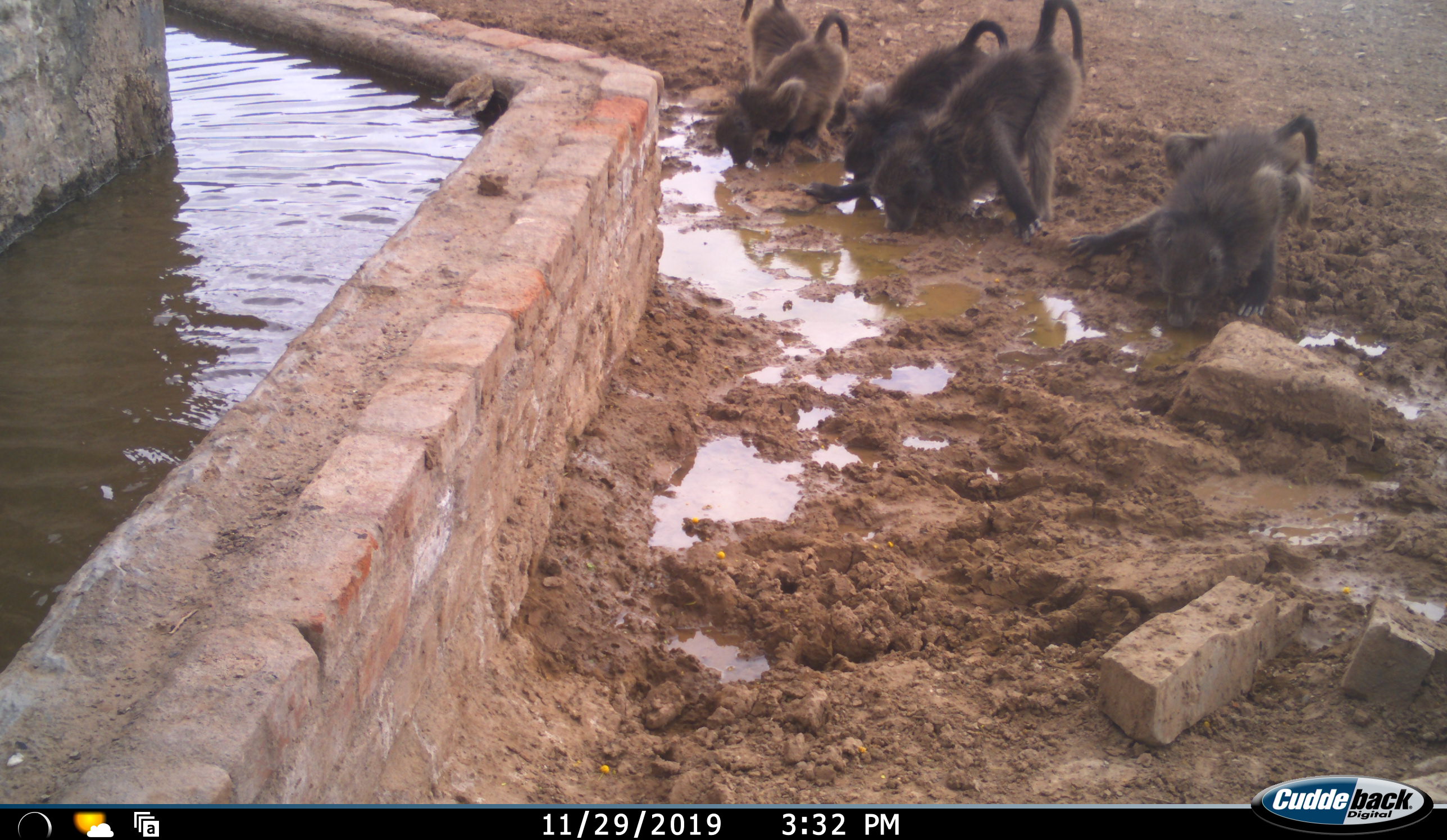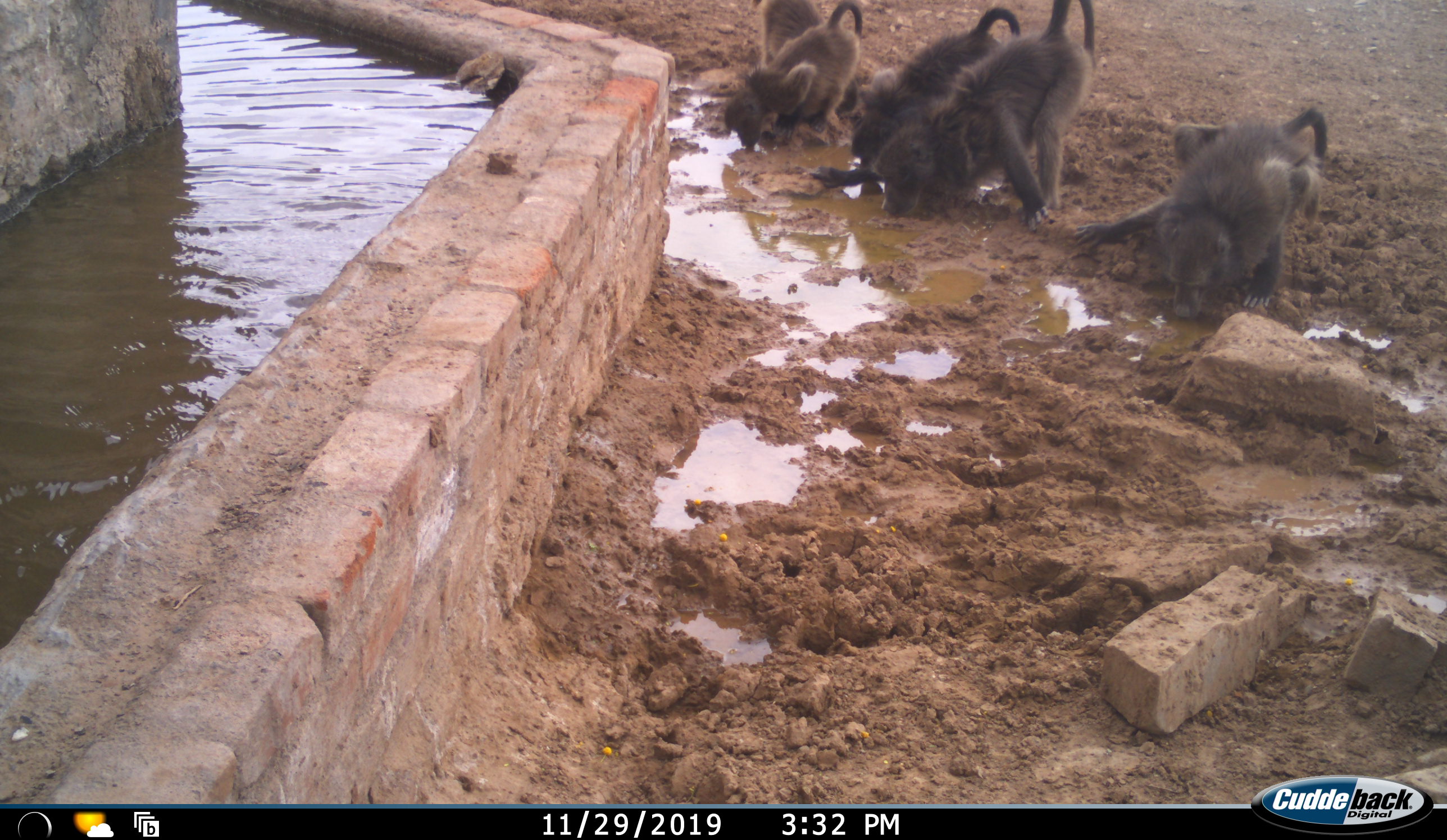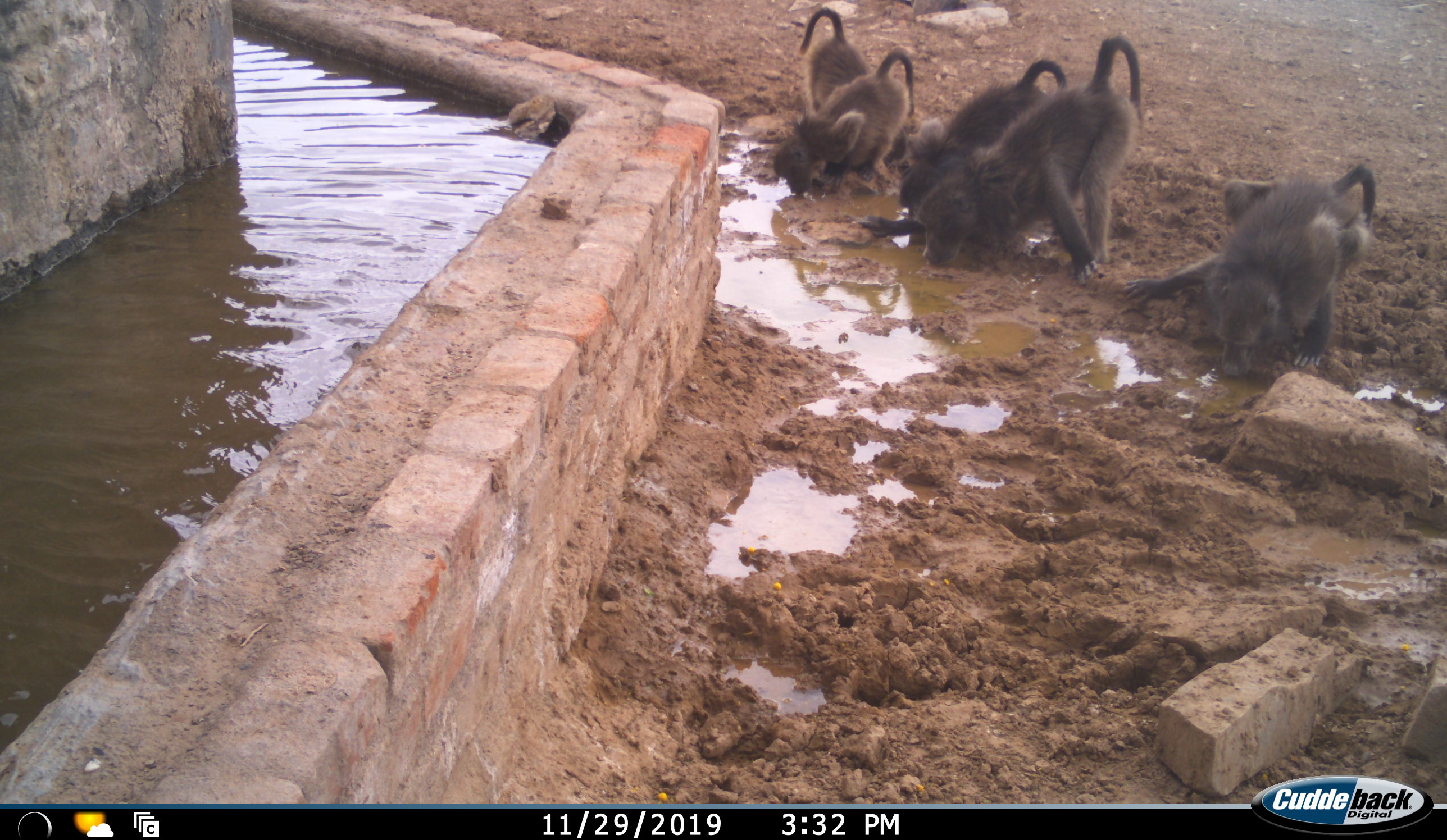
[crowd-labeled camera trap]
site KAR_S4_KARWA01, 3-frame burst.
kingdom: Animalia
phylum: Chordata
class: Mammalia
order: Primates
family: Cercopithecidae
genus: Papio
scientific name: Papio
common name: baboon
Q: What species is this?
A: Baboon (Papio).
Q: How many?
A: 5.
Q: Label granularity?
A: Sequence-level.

Your task
The data above needs to be retyped exactly, with the images left out.

Response to the task
[crowd-labeled camera trap]
site KAR_S4_KARWA01, 3-frame burst.
kingdom: Animalia
phylum: Chordata
class: Mammalia
order: Primates
family: Cercopithecidae
genus: Papio
scientific name: Papio
common name: baboon
Q: What species is this?
A: Baboon (Papio).
Q: How many?
A: 5.
Q: Label granularity?
A: Sequence-level.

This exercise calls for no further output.